• **Questions on scene geometry**:
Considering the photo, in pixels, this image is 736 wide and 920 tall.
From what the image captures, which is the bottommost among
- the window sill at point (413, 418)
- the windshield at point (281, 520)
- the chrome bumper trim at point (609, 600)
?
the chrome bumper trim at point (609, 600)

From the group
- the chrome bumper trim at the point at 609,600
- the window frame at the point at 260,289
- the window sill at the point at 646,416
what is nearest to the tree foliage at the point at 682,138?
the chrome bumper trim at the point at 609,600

---

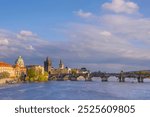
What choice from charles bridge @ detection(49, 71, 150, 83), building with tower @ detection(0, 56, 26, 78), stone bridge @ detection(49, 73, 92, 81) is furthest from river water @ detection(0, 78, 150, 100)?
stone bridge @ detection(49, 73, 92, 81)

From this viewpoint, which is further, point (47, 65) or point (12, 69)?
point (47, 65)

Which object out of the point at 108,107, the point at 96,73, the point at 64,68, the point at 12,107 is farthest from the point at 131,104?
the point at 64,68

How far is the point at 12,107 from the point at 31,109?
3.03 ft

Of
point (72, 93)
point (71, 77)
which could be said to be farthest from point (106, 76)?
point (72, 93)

• **To do**: Return each line of the rows above that contains the string "stone". Case counts.

• **Correct answer**:
What choice from charles bridge @ detection(49, 71, 150, 83), building with tower @ detection(0, 56, 26, 78), stone bridge @ detection(49, 73, 92, 81) is furthest from river water @ detection(0, 78, 150, 100)?
stone bridge @ detection(49, 73, 92, 81)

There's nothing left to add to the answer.